The key bit here is the letter from the Nationwide to Javea0370 which clearly talks about a _cash card_. This not what you get with a Flex account; Flex account holders have a _Visa Debit card _which is a different animal altogether and does just what we all want - cash from _bank _cash machines and transactions from retailers both without commission charges (and a good exchange rate to boot).

Javea0370 - looks like you've got a cash card account and you need a Flex account.

End of topic?

Ray


----------



## javea (Jun 8, 2007)

*Re: Cash Card account vs Flex Account*



rayhook said:


> Javea0370 - looks like you've got a cash card account and you need a Flex account.
> 
> End of topic?
> 
> Ray


Hi Ray,

The mystery deepens as I do have a Flex account. Will have to go into a local branch as more likely to sort it out there than over the phone.

Mike


----------



## rayhook (May 15, 2005)

*Oh dear*

Mike,

Errrr, now I'm really stumped! If I were you instead of asking the Nationwide what's what, I would ask initially if I could have a Visa debit card and see what response I get. I think you have to start from the view that whoever you speak to doesn't necessarily know the answer whereas you _do _know what you need! If they say 'No' then it's time to argue your corner and find out specifically why not.
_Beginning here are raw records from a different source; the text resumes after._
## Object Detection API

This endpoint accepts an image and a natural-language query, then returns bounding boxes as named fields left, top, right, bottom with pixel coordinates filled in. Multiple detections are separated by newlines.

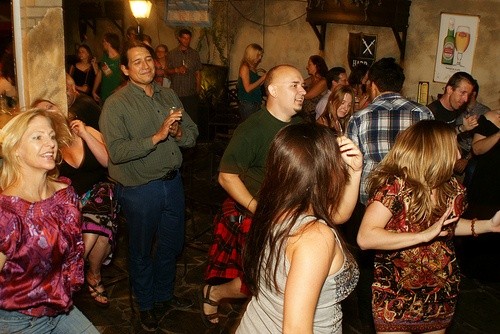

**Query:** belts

left=161, top=170, right=178, bottom=180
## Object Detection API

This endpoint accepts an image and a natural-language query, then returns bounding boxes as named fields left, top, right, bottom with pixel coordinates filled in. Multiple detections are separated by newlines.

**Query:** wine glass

left=451, top=26, right=470, bottom=67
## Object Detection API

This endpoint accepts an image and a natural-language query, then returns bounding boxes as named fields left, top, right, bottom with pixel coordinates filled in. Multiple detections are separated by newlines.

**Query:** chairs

left=184, top=164, right=222, bottom=253
left=206, top=89, right=239, bottom=140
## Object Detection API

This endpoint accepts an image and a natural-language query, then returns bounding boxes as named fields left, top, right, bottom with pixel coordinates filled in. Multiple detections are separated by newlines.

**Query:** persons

left=198, top=65, right=307, bottom=328
left=0, top=108, right=102, bottom=334
left=357, top=119, right=500, bottom=334
left=237, top=43, right=267, bottom=122
left=299, top=54, right=372, bottom=137
left=233, top=122, right=364, bottom=334
left=63, top=26, right=200, bottom=134
left=100, top=39, right=200, bottom=334
left=343, top=56, right=435, bottom=334
left=33, top=100, right=119, bottom=306
left=426, top=72, right=500, bottom=291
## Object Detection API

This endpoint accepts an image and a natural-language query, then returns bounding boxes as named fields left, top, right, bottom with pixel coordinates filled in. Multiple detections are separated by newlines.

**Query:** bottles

left=441, top=17, right=456, bottom=65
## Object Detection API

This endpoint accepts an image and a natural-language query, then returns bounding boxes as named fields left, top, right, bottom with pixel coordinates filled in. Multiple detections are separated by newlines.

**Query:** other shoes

left=135, top=298, right=159, bottom=332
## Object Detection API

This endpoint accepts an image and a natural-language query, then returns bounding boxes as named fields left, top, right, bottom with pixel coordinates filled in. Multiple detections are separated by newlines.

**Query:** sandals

left=86, top=274, right=109, bottom=307
left=200, top=284, right=220, bottom=329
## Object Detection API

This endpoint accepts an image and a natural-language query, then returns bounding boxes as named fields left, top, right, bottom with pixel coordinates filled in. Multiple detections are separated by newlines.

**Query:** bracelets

left=458, top=127, right=463, bottom=134
left=471, top=218, right=478, bottom=236
left=247, top=197, right=254, bottom=209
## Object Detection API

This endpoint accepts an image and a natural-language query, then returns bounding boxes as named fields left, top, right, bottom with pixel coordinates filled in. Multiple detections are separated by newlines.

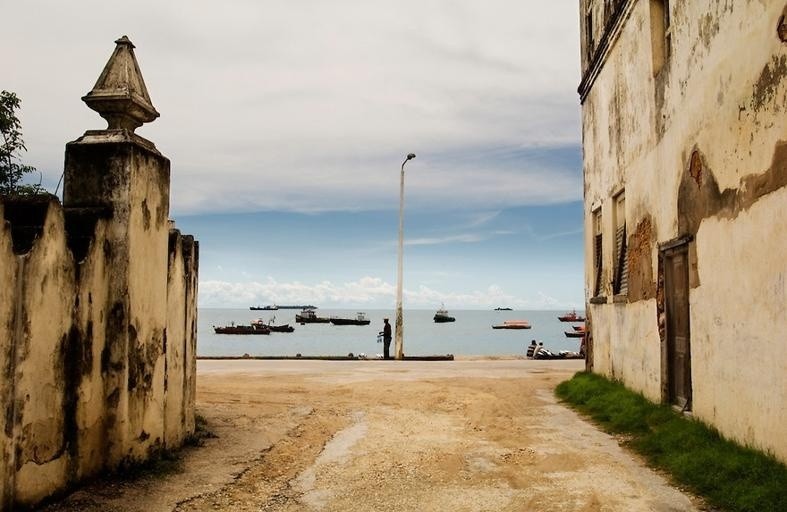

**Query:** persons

left=532, top=341, right=545, bottom=360
left=526, top=339, right=537, bottom=357
left=376, top=317, right=392, bottom=358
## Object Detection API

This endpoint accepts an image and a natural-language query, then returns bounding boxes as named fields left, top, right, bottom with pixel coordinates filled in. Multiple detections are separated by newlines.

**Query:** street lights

left=393, top=153, right=419, bottom=361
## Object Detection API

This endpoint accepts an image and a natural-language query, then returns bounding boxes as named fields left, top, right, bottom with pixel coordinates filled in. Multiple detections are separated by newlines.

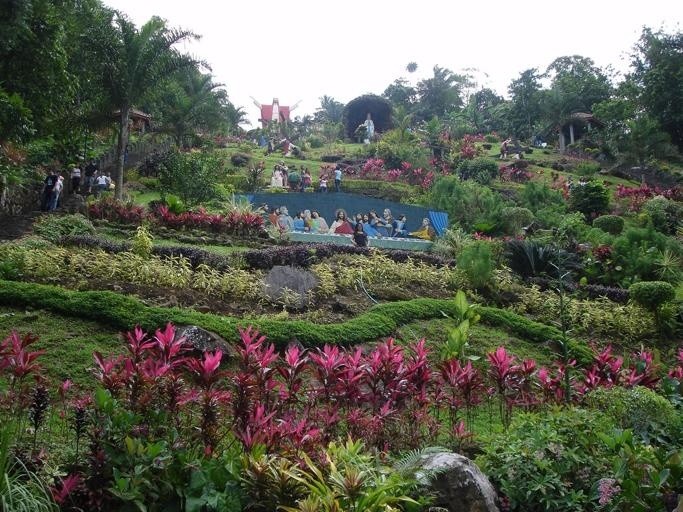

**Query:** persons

When we opened our Flex account we were given a Visa card from the start and we only opened it with £10. Like everyone else, we just feed the account when we go away and it lays dormant for half the year.

I shall be very interested to know how you get on - as no doubt will others as this could yet come back to bite us all. Ouch!

Regards,

Ray


----------



## javea (Jun 8, 2007)

*Re: Oh dear*



rayhook said:


> Mike,
> 
> I shall be very interested to know how you get on - as no doubt will others as this could yet come back to bite us all. Ouch!
> 
> ...


Ray,

Thanks, I think that is good advice. I am off for 2 months in France and Spain at the end of March so I will keep on using the existing cash card for that trip and go in and see the branch when I get back.

I don't want to upset the applecart before I go as the service is so useful. Will post the result in June.

Mike


----------



## rayhook (May 15, 2005)

*Away, away*

Mike,

We're away mid-April and back just for July. But our card expires as soon as we get back so I shall be keen to know how you get on.

Enjoy your travels.

Ray


----------



## bognormike (May 10, 2005)

*Re: Cash Card account vs Flex Account*



rayhook said:


> The key bit here is the letter from the Nationwide to Javea0370 which clearly talks about a _cash card_. This not what you get with a Flex account; Flex account holders have a _Visa Debit card _which is a different animal altogether and does just what we all want - cash from _bank _cash machines and transactions from retailers both without commission charges (and a good exchange rate to boot).
> 
> Javea0370 - looks like you've got a cash card account and you need a Flex account.
> 
> ...


they may talk about a "cash card", but Viv's nationwide account is definitely a flex account, and she has had the same letter as above

see my post in the other thread http://www.motorhomefacts.com/ftopic-83356.html

I'll close this one so there's only one running. (with a cross ref to this one..


----------